20 ottobre 2011

Debito pubblico e debito privato


In Italia abbiamo uno dei debiti pubblici più alti del mondo e anche uno dei più pericolosi.
Giustamente, a mio parere, le agenzie di rating considerano l'Italia poco affidabile e potenzialmente insolvente, costringendoci a finanziarci a caro prezzo sul mercato dei titoli di stato.
E' ovvio che ci sarebbe molto da dire sul fatto che agenzie private di rating americane giudicano i debiti di tutto il mondo, quelle stesse agenzie spesso accusate di collusione con le maggiorni banche di affari mondiali. Quelle banche che non si sono accorte erano piene di subprime e sfornavano prodotti con la tripla A certificata proprio da loro.
C'è però un fattore che viene poco considerato e che sta diventando importante ultimamente con la crisi finanziaria europea: le connessioni tra debito pubblico, bancario , aziendale e privato.

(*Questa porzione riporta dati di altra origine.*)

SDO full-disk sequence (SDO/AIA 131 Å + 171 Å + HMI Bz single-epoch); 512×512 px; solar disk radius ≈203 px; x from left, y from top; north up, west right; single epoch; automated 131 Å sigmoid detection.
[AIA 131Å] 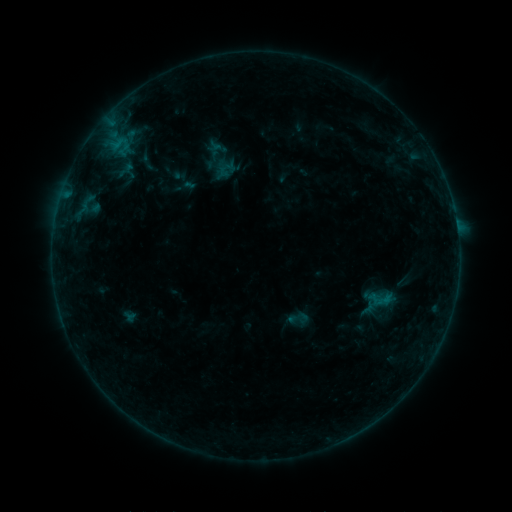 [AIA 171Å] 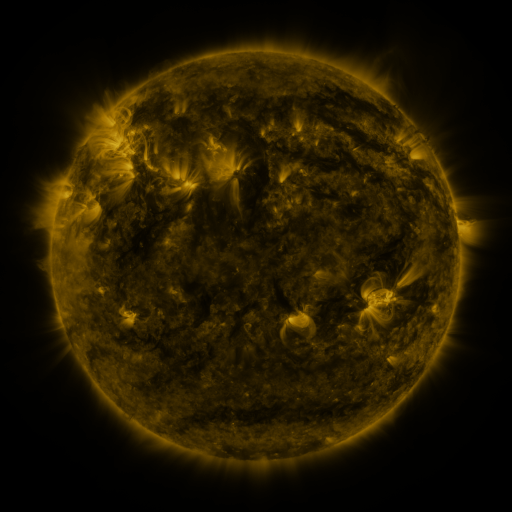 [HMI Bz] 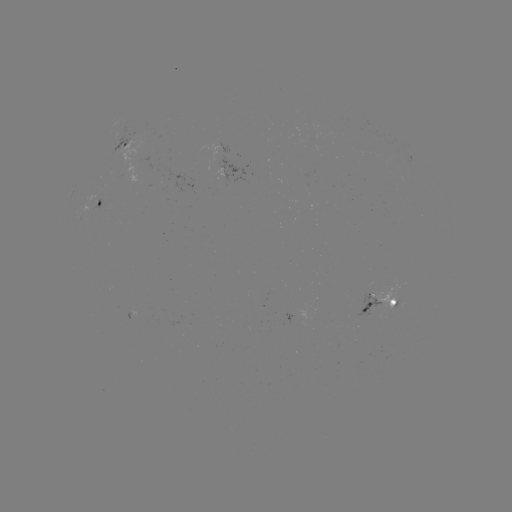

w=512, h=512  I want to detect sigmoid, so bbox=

Innanzitutto vi segnalo queste considerazioni che risalgono a quest'estate e questo interessante grafico, che serve almeno per capire a grandi linee.

Ora, io sostengo che in caso di crisi il debito, pubblico, privato, aziendale e bancario, sono in sostanza la stessa cosa.
Vediamo come.
Il debito pubblico è quello più facilmente stimabile: somma dell'indebitamento delle amministrazioni pubbliche, più gli enti pubblici territoriali (comuni, regioni...) e non, in quanto lo stato non li lascerebbe fallire.
Poi veniamo alle banche europee: i governi non lasceranno che le banche più grandi falliscano, questo perchè ciò provocherebbe danni maggiori all'economia, con fallimenti a catena, che salvarle con soldi pubblici.
Quindi il debito bancario e le relative perdite, si trasferiscono al bilancio dello stato.
Un esempio pratico e di attualità: se le banche francesi rischiano di fallire perchè sono piene di titoli greci che hanno comprato tempo addietro (e scadono tra tipo 15 anni) non li vuole più nessuno, e la Grecia fallisce, magari annunciando che ripagherà il 40% dei propri titoli, allora il governo francese per evitare fallimenti bancari a catena, ricapitalizzerà o nazionalizzerà le banche in difficoltà, di fatto trasferendo i debiti bancari allo stato.
Questo meccanismo non è che succede sempre e comunque: le banche italiane hanno pochi titoli greci in portafoglio e in caso di fallimento greco sarebbero in grado di assorbire le perdite, non così le banche tedesche e francesi.

Poi veniamo al debito aziendale e privato. Se l'economia va male e le imprese cominciano a fallire, licenziano, e di conseguenza le famiglie non riescono più a ripagare i loro debiti a lungo termine (mutui) o a breve termine (carte di credito) tutto il credito erogato a imprese e famiglie non sarà restituito alle banche e le banche si ritroveranno piene di insolvenze aziendali e private.
In questo caso si arriverà di nuovo ad un rischio di fallimento bancario e lo stato dovrà di nuovo intervenire, in modo da trasferire i debiti allo stato.

Ecco così completato il percorso: famiglie e imprese -> banche -> stato

Quindi in caso di crisi, debito pubblico, privato o di aziende non fa molta differenza, in ogni caso si produrrà una crisi di solvibilità bancaria e allora allo stato rimarranno solo due scelte:

1. lasciar fallire le banche
2. salvare il sistema indebitandosi

Attualmente gli stati, tutti eccetto l'Islanda, hanno e stanno scegliendo la seconda soluzione.
Va quindi compreso, anche se non condiviso, il punto di vista di Tremonti, quando diceva di considerare anche il debito privato oltre che quello pubblico.
Tremonti forse si è però dimenticato che il debito pubblico è sempre rilevante, in quanto lo stato ci paga puntualmente interessi, invece il debito privato e delle aziende, se l'economia cresce, è irrilevante, per l'effetto leva che ha sull'economia. Quest'ultimo diventa quindi rilevante solo nei periodi di profonda crisi.
E così è stato nell'estate 2011: l'unica ad essere pesantemente punita dai mercati è stata l'Italia, non gli altri paesi europei che scontano livelli di debito aggregato ancora più alti del nostro.